Each row in the dataset represents daily sales for a given product. The features are:

- `date` 📅 → Calendar day. 
- `product` 🏷️ → Product category (`tshirt`, `toy`, `laptop`). 

**Target variable**
- `sales` 🛒 → Units sold.

**External features - Past covariate (only known historically)**
- `website_traffic` 🌐 → Daily visits for the product category. 
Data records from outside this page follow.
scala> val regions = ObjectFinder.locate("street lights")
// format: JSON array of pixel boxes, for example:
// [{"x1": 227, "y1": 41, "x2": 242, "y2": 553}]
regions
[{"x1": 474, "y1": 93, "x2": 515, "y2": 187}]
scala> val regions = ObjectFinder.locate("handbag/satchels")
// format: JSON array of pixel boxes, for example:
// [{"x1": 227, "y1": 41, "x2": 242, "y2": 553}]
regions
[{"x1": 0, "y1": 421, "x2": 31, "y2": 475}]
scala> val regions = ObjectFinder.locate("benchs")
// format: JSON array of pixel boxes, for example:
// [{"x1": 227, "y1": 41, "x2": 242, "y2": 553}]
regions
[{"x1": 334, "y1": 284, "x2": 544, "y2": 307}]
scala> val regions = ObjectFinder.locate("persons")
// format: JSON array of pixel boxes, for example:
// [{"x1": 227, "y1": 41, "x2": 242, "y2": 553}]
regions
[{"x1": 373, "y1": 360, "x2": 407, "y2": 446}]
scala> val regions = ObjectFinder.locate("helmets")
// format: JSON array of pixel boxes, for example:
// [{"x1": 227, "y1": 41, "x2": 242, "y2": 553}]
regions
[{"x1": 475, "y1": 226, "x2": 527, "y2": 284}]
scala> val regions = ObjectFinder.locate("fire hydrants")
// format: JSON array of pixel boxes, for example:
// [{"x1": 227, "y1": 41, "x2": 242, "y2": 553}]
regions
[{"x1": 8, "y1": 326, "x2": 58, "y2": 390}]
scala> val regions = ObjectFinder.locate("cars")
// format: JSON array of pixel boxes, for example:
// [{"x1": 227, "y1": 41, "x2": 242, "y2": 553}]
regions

**External features - Known in advance**
- `is_holiday_flag` 🎉 → 1 if the day is a French holiday, else 0. 
- `promotion_level` 💸 → `none`, `low`, `medium`, `high`. 
---

## 📈 Long term trends
- 👕 T shirts: stable baseline and highest starting sales.  
- 🧸 Toys: mid baseline and slight steady growth plus 2 percent per year.  
- 💻 Laptops: lowest baseline but strongest long term growth plus 6 percent per year.  

---

## 📅 Weekly patterns
- 📆 Weekdays Monday to Friday: sales a bit lower about minus 10 percent.  
- 📆 Saturday: small boost plus 10 percent sales and plus 8 percent traffic.  
- 📆 Sunday: big boost plus 25 percent sales and plus 20 percent traffic since shops are closed.  

---

## 🎉 Public holidays
- 🇫🇷 New Year Jan 1, Bastille Day Jul 14, Christmas Day Dec 25.  
- 🏪 Physical stores closed so e commerce benefits  
  - Traffic plus 10 percent  
  - Sales plus 7 percent  

---

## 🌸☀️ Seasonality
- 👕 T shirts  
  - Higher sales in spring and summer March to August.  
  - Peak in June and July about plus 40 percent.  
  - Weak demand in winter.  

- 💻 Laptops  
  - Slight dip in July and August.  
  - Otherwise steady.  

- 🧸 Toys  
  - Sales surge in November and December.  
  - Strongest in early December.  

---

## 🛍️ Promotions
- Winter Soldes January to February  
  - 👕 T shirts ramp from medium to high.  
  - 💻 Laptops constant low.  
  - 🧸 Toys none.  

- Summer Soldes late June to early August  
  - 👕 T shirts ramp from medium to high.  
  - 💻 Laptops constant low.  
  - 🧸 Toys none.  

- Black Friday Friday to Cyber Monday 4 days  
  - 💻 Laptops high.  
  - 🧸 Toys medium.  
  - 👕 T shirts medium.  

- Christmas promos December 1 to 23  
  - 🧸 Toys medium.  
  - 💻 Laptops low.  
  - 👕 T shirts none.  

---

## 🎁 Christmas delivery cutoff
- From December 24 onward sales drop only for products that benefit from Christmas  
  - 🧸 Toys strong drop mirrors strong December boost  
  - 💻 Laptops mild drop  
  - 👕 T shirts no drop not a Christmas gift  

---

## 🌐 Website traffic and conversion
- Traffic follows weekend and seasonal patterns similar to sales.  
- Customers browse more before big events such as Soldes and Black Friday.  
- Sales use traffic from today and the two previous days  
  - About 45 percent from same day traffic  
  - About 35 percent from yesterday  
  - About 15 percent from two days ago  
- In the week before Soldes for clothing and before Black Friday for laptops more weight goes to lagged traffic because people wait for the promo start.  
- During the first days of Soldes same day conversion is faster so same day weight is raised.  
- Random dampening makes sure browsing does not always convert directly.

---

## 🎲 Randomness
- Both traffic and sales include noise.  
- This keeps the data realistic and not too perfect.